After repeated attempts to get the bill, Senate Bill 270, passed in previous sessions, sponsor Senator Jim King attached it to an Everglades restoration bill that was widely supported. The package was signed into law in May 2002. The Florida Constitution forbids laws that contain more than one subject. According to the groups’ complaint, this rule is intended to protect the public from just this sort of cobbling together of bills that lack support of their own with more popular measures.

“The political connivery used here was completely illegal,” said Guest. “And the law signed as a result has very dangerous implications for the future of environmental protection in Florida.”

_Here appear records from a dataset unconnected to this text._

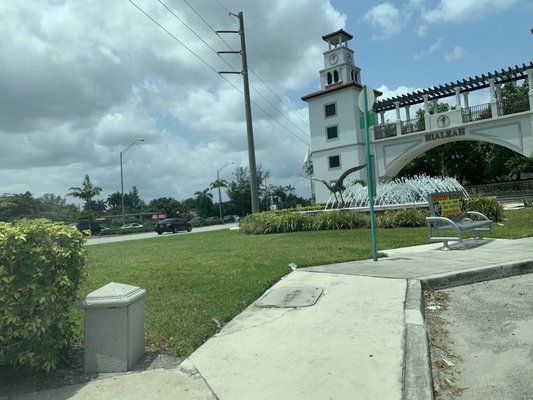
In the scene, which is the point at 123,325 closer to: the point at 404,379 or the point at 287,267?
the point at 404,379

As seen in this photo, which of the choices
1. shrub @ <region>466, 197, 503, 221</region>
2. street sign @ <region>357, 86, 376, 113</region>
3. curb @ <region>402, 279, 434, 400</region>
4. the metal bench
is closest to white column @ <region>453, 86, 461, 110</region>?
shrub @ <region>466, 197, 503, 221</region>

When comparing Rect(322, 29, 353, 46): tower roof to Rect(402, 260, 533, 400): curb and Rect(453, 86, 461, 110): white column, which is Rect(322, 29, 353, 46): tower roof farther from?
Rect(402, 260, 533, 400): curb

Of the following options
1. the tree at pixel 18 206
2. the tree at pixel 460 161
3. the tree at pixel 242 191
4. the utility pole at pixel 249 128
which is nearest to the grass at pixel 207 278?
the utility pole at pixel 249 128

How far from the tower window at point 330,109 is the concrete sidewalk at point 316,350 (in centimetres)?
4219

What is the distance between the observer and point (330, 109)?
160ft

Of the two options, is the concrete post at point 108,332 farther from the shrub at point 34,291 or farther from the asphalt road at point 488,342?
the asphalt road at point 488,342

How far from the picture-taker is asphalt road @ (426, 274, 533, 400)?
386cm

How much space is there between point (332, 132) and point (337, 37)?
33.5 ft

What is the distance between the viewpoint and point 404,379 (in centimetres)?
380

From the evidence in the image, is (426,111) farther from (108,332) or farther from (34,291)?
(34,291)

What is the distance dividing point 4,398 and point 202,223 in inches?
2362

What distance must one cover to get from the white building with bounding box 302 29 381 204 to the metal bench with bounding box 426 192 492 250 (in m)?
33.4

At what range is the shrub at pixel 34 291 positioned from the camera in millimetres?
3908

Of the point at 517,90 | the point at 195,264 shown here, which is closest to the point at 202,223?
the point at 517,90
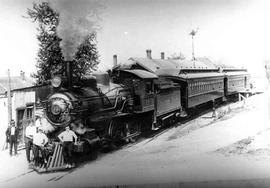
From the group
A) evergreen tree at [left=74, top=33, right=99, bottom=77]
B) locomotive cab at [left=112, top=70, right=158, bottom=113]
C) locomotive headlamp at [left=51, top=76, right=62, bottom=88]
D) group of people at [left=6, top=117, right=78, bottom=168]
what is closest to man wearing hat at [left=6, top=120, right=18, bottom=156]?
group of people at [left=6, top=117, right=78, bottom=168]

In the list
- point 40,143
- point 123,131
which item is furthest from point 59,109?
point 123,131

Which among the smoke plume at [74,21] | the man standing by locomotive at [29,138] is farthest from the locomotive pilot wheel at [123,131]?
the smoke plume at [74,21]

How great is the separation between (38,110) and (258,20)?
13.8 feet

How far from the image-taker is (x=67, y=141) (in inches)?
183

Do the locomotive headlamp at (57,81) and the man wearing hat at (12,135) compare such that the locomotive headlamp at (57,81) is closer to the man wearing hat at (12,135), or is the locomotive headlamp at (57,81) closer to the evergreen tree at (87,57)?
the evergreen tree at (87,57)

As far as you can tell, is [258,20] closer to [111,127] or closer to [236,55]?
[236,55]

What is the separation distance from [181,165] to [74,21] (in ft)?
9.68

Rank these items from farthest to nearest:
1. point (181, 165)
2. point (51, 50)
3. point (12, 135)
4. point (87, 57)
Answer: point (87, 57)
point (51, 50)
point (12, 135)
point (181, 165)

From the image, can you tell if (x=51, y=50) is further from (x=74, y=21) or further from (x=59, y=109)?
(x=59, y=109)

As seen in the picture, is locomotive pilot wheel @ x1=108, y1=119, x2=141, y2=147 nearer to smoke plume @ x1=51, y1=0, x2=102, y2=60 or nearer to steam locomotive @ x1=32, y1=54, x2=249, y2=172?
steam locomotive @ x1=32, y1=54, x2=249, y2=172

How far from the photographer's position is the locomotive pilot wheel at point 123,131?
548 cm

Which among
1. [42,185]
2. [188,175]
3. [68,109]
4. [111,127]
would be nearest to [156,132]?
[111,127]

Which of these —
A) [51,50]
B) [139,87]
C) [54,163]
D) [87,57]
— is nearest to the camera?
[54,163]

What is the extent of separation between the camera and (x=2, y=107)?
504 centimetres
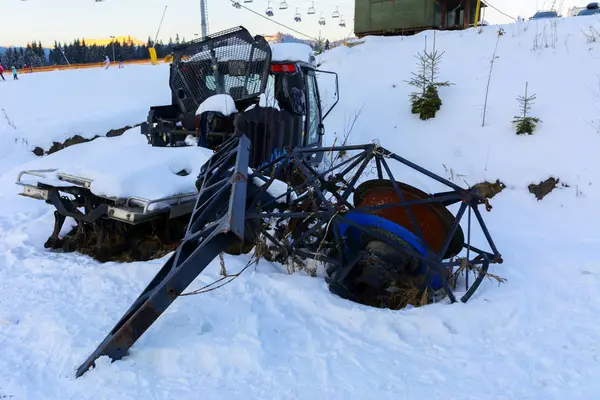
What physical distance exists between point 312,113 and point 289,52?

The provisions in question limit citizen standing to sue over permits for activities that could affect the environment. To bring a challenge under the new law, citizens have to file suit as incorporated groups of 25 or more in an affected county or as intervenors in already active cases. The permits affected by the law include those for activities like offshore oil drilling. In fact, Earthjustice used the citizen intervention provision five years ago on behalf of Florida Wildlife Federation and other environmental organizations to prevent the state Department of Environmental Protection from granting a permit for offshore oil drilling off the coast of Florida. The Department had attempted to issue the permit. Guest, who handled the successful permit challenge, said that if the proposed amendments had been in effect then, there would be offshore drilling in Florida’s coastal waters today.

“Citizens were the only ones arguing to protect Florida’s coastal waters from drilling,” said Guest. “Stripping citizens of their right to challenge permits that authorize environmentally destructive activities turns the fight to protect the environment into a one-sided debate.”